Some relevant data quality issues is data age. We want to use more modern data, but also have data that is complete and accurate. We already did this with the collision data, as 2023 and 2024 data were incomplete, which means we had to settle for 2022. However, 2022 is a decent predictor of 2024 and 2025, as the bounceback from COVID had already begun. Fortunately, a topic like traffic accidents is a pretty popular and normal set that is used in data analysis, so there shouldn’t be any problems with it’s metadata. I would expect a lot of the data provided in SANDAG to be mostly reputable, but I do expect some problems with street names or areas that might not have been mapped out that well in the data. We will also encounter the issue of incomplete reporting, where the SANDAG data may not have full information reported for certain fields meaning we will have to impute some data or otherwise acount for the missing data.

# 7) Plan of Analysis

* Data Exploration - Look through the data to see what exactly there is to analyze. For example, for traffic accidents, we could analyze how serious an accident is, or see what type of accident it is (this could be a car-car accident, car-person accident, car-bike accident, etc)
* Data Analysis - We could look at concentrated places on our map where accidents occur more, and geoenrich a specific part (i.e. Downtown San Diego) to understand why something is happening. For instance, if we saw a lot of traffic in an area along with a lot of pedestrian violence, there might be a higher chance that an accident occurs. Similarly, we could also check restaurants that serve alcohol, and analyze whether or not areas near the restaurants could serve as an indication of an accident happening.
* Machine Learning/Modeling - We want to model whether or not accidents are more likely to occur based on a number of variables that we had geoenriched. This could be the aforementioned # of restaurants that serve alcohol, or any sort of number of features that we geoenriched previously, and make sure we have a set of test areas that could be predicted. We could also predict the type of accident that happened spatially, with the same features. For our business case, we could identify certain zip codes or areas that contain a lot of traffic, and see reasons why they might be so traffic heavy compared to other zip codes. 
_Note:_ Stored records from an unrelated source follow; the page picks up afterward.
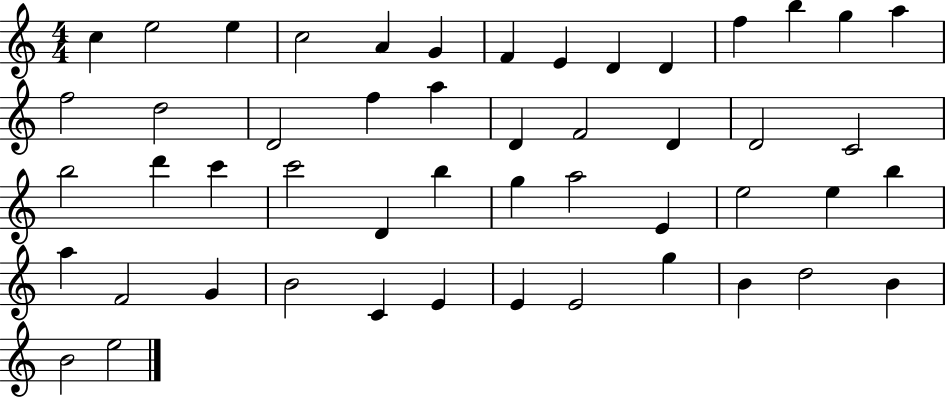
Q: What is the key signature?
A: C major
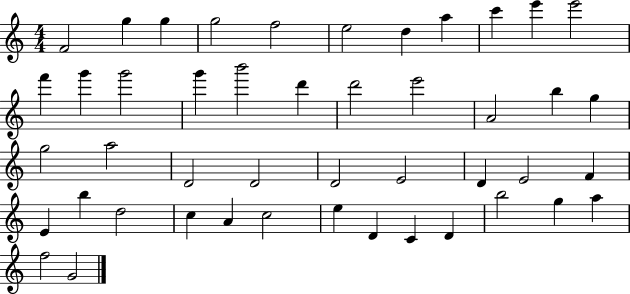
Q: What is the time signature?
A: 4/4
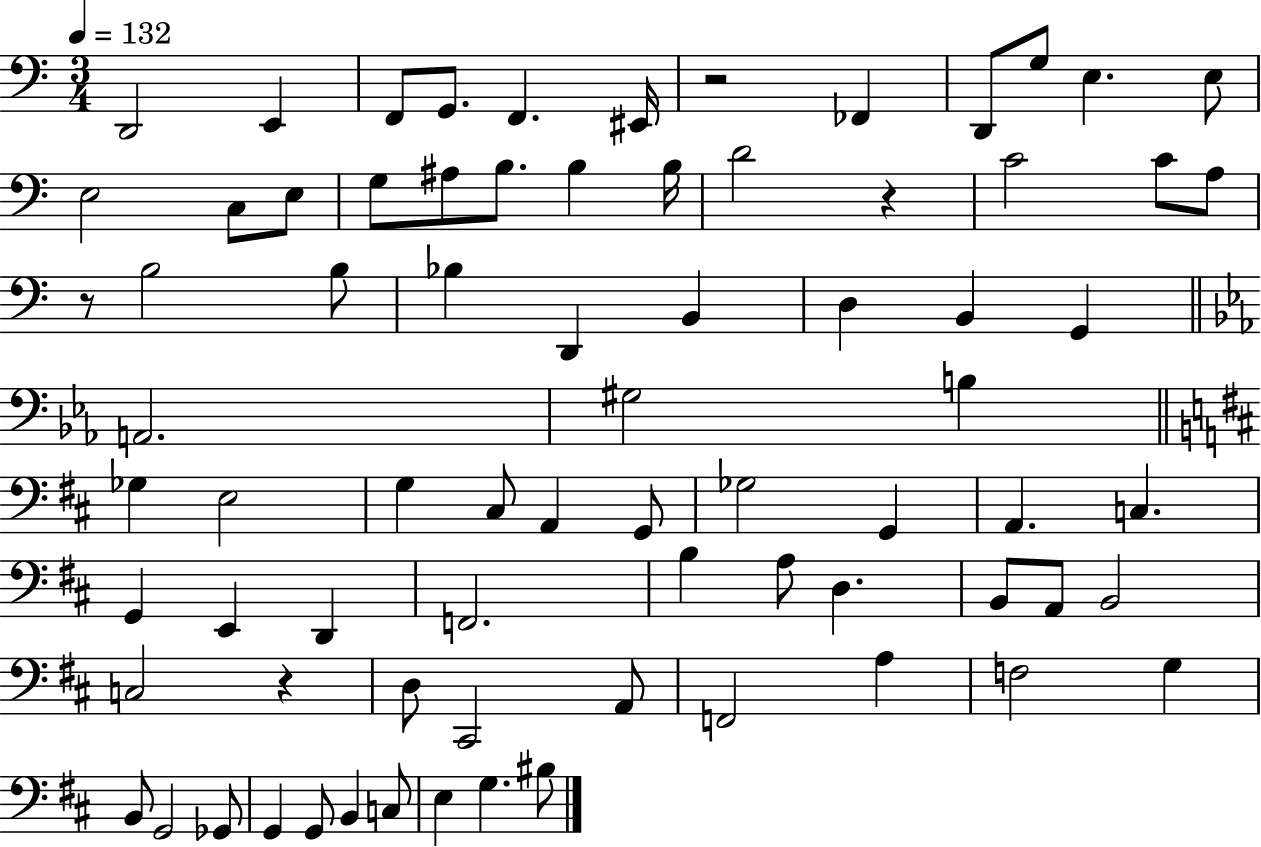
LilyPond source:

{
  \clef bass
  \numericTimeSignature
  \time 3/4
  \key c \major
  \tempo 4 = 132
  d,2 e,4 | f,8 g,8. f,4. eis,16 | r2 fes,4 | d,8 g8 e4. e8 | \break e2 c8 e8 | g8 ais8 b8. b4 b16 | d'2 r4 | c'2 c'8 a8 | \break r8 b2 b8 | bes4 d,4 b,4 | d4 b,4 g,4 | \bar "||" \break \key ees \major a,2. | gis2 b4 | \bar "||" \break \key b \minor ges4 e2 | g4 cis8 a,4 g,8 | ges2 g,4 | a,4. c4. | \break g,4 e,4 d,4 | f,2. | b4 a8 d4. | b,8 a,8 b,2 | \break c2 r4 | d8 cis,2 a,8 | f,2 a4 | f2 g4 | \break b,8 g,2 ges,8 | g,4 g,8 b,4 c8 | e4 g4. bis8 | \bar "|."
}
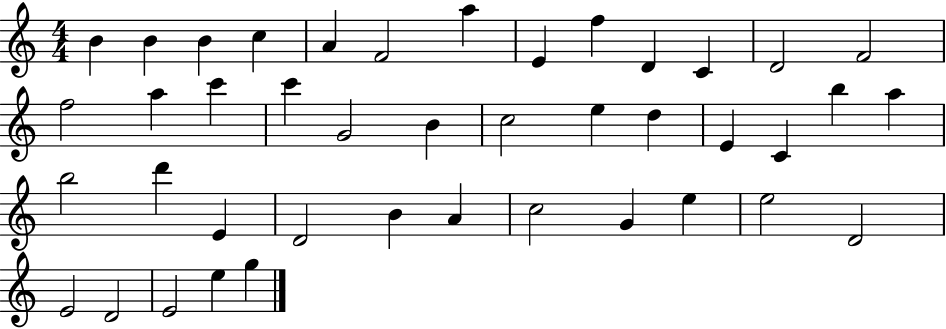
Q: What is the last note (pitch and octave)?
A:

# 8) Expected Spatial Data Integration Issues

Some issues of the data could be that the San Diego county data might use NAD83 state plane EPSG:2230 while others might use EPSG:4326 which can be an easy fix. There might be temporal alignment issues however, as there could be time issues between years like 2020 or 2023. There might even be incomplete data from say, 2024.